## Begin MATERIAL PROVIDED
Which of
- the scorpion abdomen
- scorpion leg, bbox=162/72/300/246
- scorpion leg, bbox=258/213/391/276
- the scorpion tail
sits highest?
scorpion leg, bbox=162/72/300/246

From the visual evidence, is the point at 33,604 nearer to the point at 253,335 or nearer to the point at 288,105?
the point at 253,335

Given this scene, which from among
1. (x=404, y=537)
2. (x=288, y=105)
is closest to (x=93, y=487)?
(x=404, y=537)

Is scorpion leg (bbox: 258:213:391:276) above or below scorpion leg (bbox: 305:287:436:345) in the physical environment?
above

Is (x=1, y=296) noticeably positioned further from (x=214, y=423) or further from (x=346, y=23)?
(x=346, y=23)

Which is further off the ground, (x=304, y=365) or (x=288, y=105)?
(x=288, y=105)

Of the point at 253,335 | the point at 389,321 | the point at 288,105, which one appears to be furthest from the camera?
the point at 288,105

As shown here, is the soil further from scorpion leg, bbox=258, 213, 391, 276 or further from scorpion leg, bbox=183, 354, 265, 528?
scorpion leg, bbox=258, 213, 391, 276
## End MATERIAL PROVIDED
## Begin MATERIAL PROVIDED
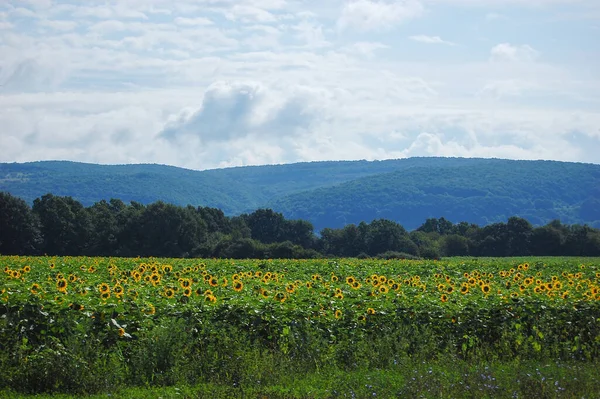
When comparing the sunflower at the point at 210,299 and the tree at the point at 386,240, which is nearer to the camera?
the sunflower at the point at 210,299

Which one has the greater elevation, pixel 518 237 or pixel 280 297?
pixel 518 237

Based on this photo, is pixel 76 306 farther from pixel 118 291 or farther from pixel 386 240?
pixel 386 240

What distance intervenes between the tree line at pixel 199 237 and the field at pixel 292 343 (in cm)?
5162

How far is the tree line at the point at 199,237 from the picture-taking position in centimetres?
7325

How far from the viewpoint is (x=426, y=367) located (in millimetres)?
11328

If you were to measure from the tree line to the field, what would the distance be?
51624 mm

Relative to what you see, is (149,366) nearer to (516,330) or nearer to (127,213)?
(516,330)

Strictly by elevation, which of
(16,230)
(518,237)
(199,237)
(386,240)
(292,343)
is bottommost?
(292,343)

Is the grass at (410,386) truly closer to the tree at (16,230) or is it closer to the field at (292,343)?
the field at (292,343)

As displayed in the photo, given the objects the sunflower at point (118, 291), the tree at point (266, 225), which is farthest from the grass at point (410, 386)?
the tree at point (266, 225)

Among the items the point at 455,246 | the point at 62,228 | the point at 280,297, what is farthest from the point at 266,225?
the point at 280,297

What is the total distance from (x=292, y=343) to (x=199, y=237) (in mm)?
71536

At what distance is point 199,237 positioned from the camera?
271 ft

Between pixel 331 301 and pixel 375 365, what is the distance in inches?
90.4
## End MATERIAL PROVIDED
EXERCISE DESCRIPTION » Count how many lines in the material contain the string "above", treating uppercase and lowercase as different. Give only the number.

EXERCISE OUTPUT » 2